Parts of the exercise:
- 1) According to the passage on release attestations, what must the index do with a file upload that fails the consistency properties?
- 2) Continue the passage on release attestations from its last sentence.

Page text:
════

In addition to the above, the index **SHALL** enforce a consistency
policy for release attestations via the following:
* If the first file under a new release is supplied with ``attestations``,
then all subsequently uploaded files under the same release **MUST** also
have ``attestations``. Conversely, if the first file under a new release
does not have any ``attestations``, then all subsequent uploads under the
same release **MUST NOT** have ``attestations``.
* All files under the same release **MUST** have the same set of well-known
attestation format keys.
The index **MUST** reject any file upload that does not satisfy these
consistency properties.
Index changes
-------------
.. _provenance-object:
Provenance objects
^^^^^^^^^^^^^^^^^^
The index will serve uploaded attestations along with metadata that can assist
in verifying them in the form of JSON serialized objects.
These "provenance objects" will be available via both the :pep:`503` Simple Index
and :pep:`691` JSON-based Simple API as described below, and will have the
following structure:
.. code-block:: json
{
"publisher": {
"type": "important-ci-service",
"claims": {},
"vendor-property": "foo",
"another-property": 123
},
"attestations": {
"some-attestation": {/* ... */},
"another-attestation": {/* ... */}
}
}
* ``publisher`` is an **optional** JSON object, containing a
representation of the file's Trusted Publisher configuration at the time
the file was uploaded to the package index. The keys within the ``publisher``
object are specific to each Trusted Publisher but include, at minimum:
* A ``type`` key, which **MUST** be a JSON string that uniquely identifies the
kind of Trusted Publisher.
* A ``claims`` key, which **MUST** be a JSON object containing any context-specific
claims retained by the index during Trusted Publisher authentication.
All other keys in the ``publisher`` object are publisher-specific. A full
illustrative example of a ``publisher`` object is provided in :ref:`appendix-2`.
* ``attestations`` is a **required** JSON object, containing one or
more attestation objects as identified by their keys. This object is
a superset of ``attestations`` object supplied by the uploader through the
``attestations`` field, as described in :ref:`upload-endpoint`.

════

Given data:
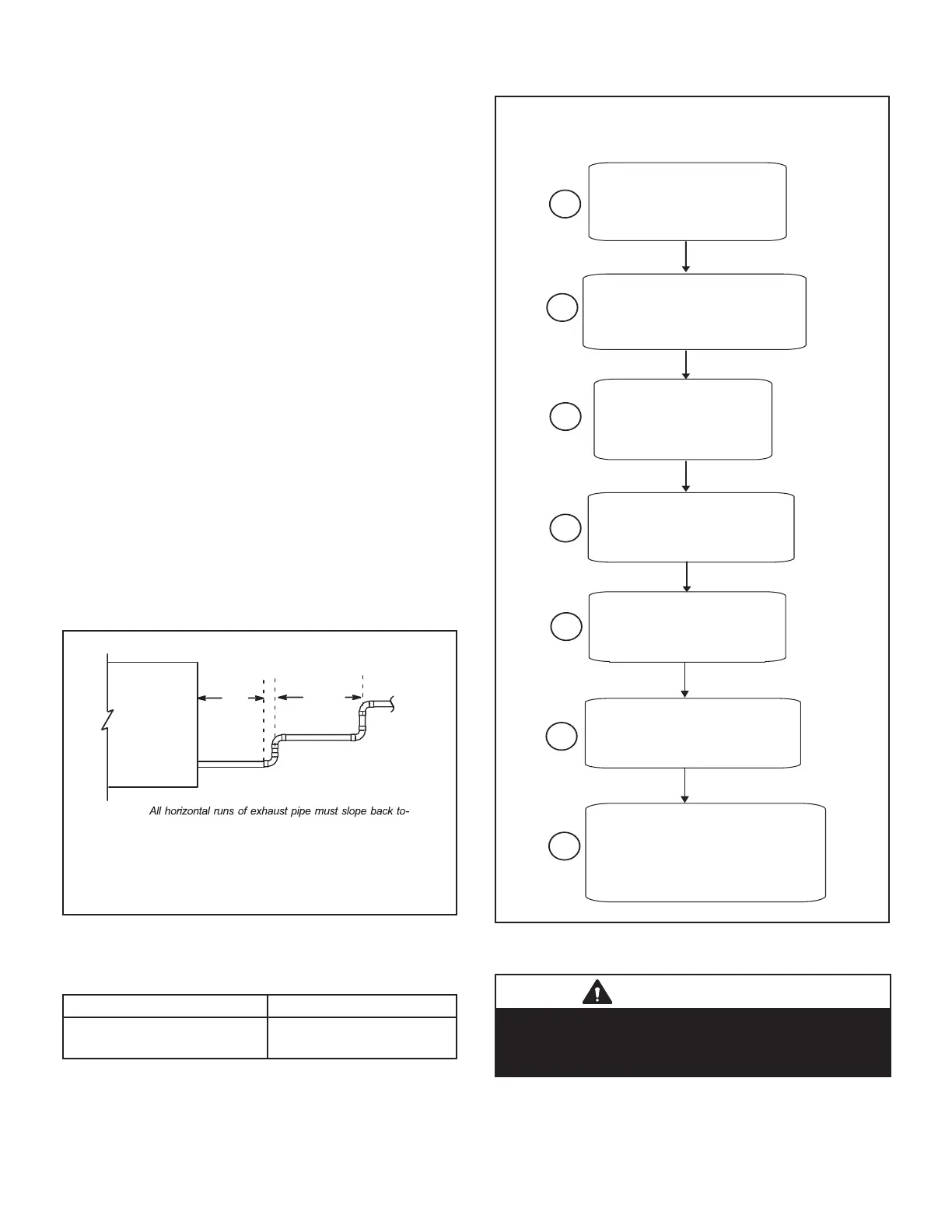 All horizontal runs of exhaust pipe must slope back to-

════

Task-by-task answers:
- 1) The index must reject it.

- 2)
Because ``attestations`` is a superset of the file's original uploaded attestations,
the index **MAY** chose to embed additional attestations of its own.
Simple Index
^^^^^^^^^^^^
* When an uploaded file has one or more attestations, the index **MAY** include a
``data-provenance`` attribute on its file link, with a value of either
``true`` or ``false``.
* When ``data-provenance`` is ``true``, the index **MUST** serve a
:ref:`provenance object <provenance-object>` at the same URL, but with
``.provenance`` appended to it. For example, if ``HolyGrail-1.0.tar.gz``
exists and has associated attestations, those attestations would be located
within the provenance object hosted at ``HolyGrail-1.0.tar.gz.provenance``.
JSON-based Simple API
^^^^^^^^^^^^^^^^^^^^^
* When an uploaded file has one or more attestations, the index **MAY** include a
``provenance`` object in the ``file`` dictionary for that file.
* ``provenance``, when present, **MUST** be a :ref:`provenance object <provenance-object>`.
These changes require a version change to the JSON API:
* The ``api-version`` must specify version 1.2 or later.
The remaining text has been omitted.